氷華乱舞
――君の氷は、誰のために咲く。
僕の知は、誰を守るために研がれる。
控室の扉を開けると、そこには静かに佇む氷の舞姫がいた。
「……黒崎レイさん。やっと貴方と、お会いできましたわね」
「セレナ・グレイス……君の戦いは観ていたよ。美しく、冷静で、残酷なほど正確だ」
「それは貴方にも言えることでしょう? まるで本を捲るように戦う戦術使い(ストラテジスト)──楽しみですわ」
二人の視線が交錯する。
異能の本質を読み、先を見通す者と、情報と幻惑でそれを崩す者。
静かで、鋭く、冷たい火花が、すでに戦場に降り始めていた。
戦場に立つと、セレナはすぐに自身のフィールドを展開する。
「《氷華の庭》──展開」
足元に広がる白い華。氷の結晶が地面を彩り、無数の花弁が宙に舞う。
ただ美しいだけの装飾ではない。それは視界を制限し、温度差を作り、音の伝達を歪ませる多重妨害結界。

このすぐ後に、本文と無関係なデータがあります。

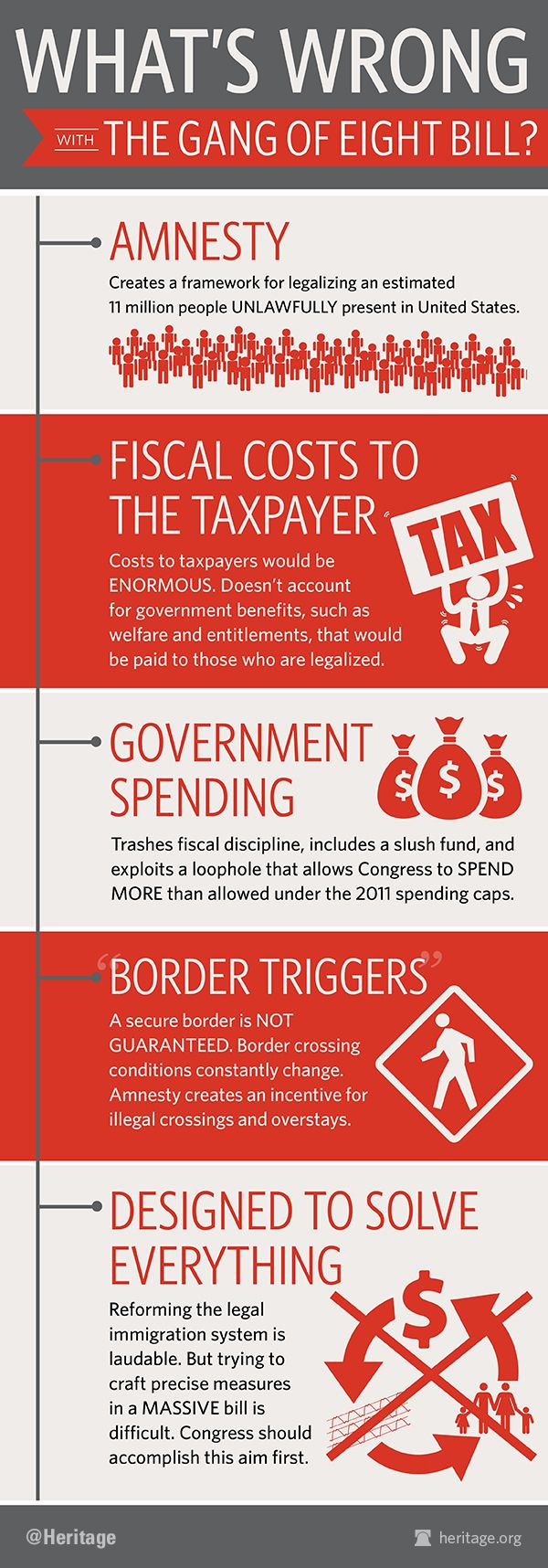 """The Gang of Eight Immigration Bill Explained in One Infographic -- Senators return to Washington next week to debate the Gang of Eight's comprehensive immigration bill. Heritage President Jim DeMint has said the bill is """"unfair, it costs too much, and it's going to make the problem worse."""" We've put together an infographic that explains some of the major problems with a """"comprehensive"""" approach to immigration reform. [05/03/13]"""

(つまり、見せたくないものを隠し、見せたいものだけを残すフィールド……)
「早速分析中ですの? さすがですね」
「そうしないと、君には勝てないから」
レイは魔導書を一冊、浮遊させる。
指先で章を捲り、静かに呟く。
「第二書庫・第三節――《偽視検出式》」
次の瞬間、彼の周囲に広がる淡い光が、空間にある幻を視覚上から切り離す。
だが──
「……それが、本物ならですわね」
「……なに?」
「私の幻は、現実と一部を共有している。本物と偽物の境界を曖昧にしたのですわ」
幻のように見える花弁の中には、本当に凍らせるものが混じっている。
視認だけで回避するのは不可能。信じた瞬間、罠になる。
(なんて高度な干渉……認識を逆用して、こちらの判断を誘導する)
セレナは氷の華を踏み、軽やかに踊る。
その一歩一歩が魔術陣となり、レイの周囲に氷杭が突き上がる。
「っ……!」
「《氷杭連舞》……避けても避けても、貴方の足元は凍っていく」
しかし――レイは、逃げなかった。
「第四書庫・応用節《空間記録式》──即時起動」
レイが踏み込んだ瞬間、彼の座標が記録され、魔法陣の発動地点がズレる。
空間干渉により、攻撃の発生点そのものが無効化されたのだ。
「……空間の、座標を欺いた……? それ、幻より厄介ですわね」
「君の幻術が、現実を曖昧にするなら、僕の異能は、記録して確定させる。どちらが強いか、試してみよう」
氷と魔導が交錯する戦場。
セレナの舞は優雅で、予測不能。
一歩の中に五重の攻撃が仕込まれ、氷華が視覚、聴覚、皮膚感覚に干渉してくる。
だがレイは、たとえ視界を封じられても、言葉を失っても、冷静だった。
「第七書庫・封印解除――《簡略開頁》」
レイの瞳が光を宿し、複数の詠唱式が飛ばされる。
魔導書が自動的にページを捲り、必要な魔法を、今すぐ展開可能とする異能。
これは、まさに深淵の書架の真価。
「《氷属性逆位式:温度跳躍》――セレナの冷気、ここで断つ!」
空間の一部が急激に熱され、氷華の一部が蒸発する。
「っ……!」
セレナの視線が揺れる。
(視界が崩された……!)
「そしてもう一手。《視界優位操作式:影の索敵眼》!」
背後に回り込んでいたレイが、氷の結界内で影から逆探知。
セレナの幻を、完全に見切った。
「……見えていますよ、セレナ・グレイス」
「ならば……これが私の最後の一手!」
セレナは両腕を広げ、戦場全体に氷嵐を展開。
自らも巻き込むように、白銀の嵐が全域を包み込む。
「《氷華終章:絶対零葬》!」
空間ごと、すべてを凍てつかせる一撃。
しかしその中、レイは静かに詠唱を終える。
「第十書庫・記録魔法――《詠唱逆再生》」
自らの魔導記録に、無傷の自分を記録していた。
その状態を逆再生し、氷葬前の自分へと巻き戻す。
そして――
「《氷結破断式・雷撃符加速》、最終詠唱──」
「まさか、そこで雷を……!?」
「《閃雷裂華》!」
雷の奔流が、氷の舞を破壊した。
勝者:黒崎レイ。
だが、戦い終えた二人は静かに微笑み合った。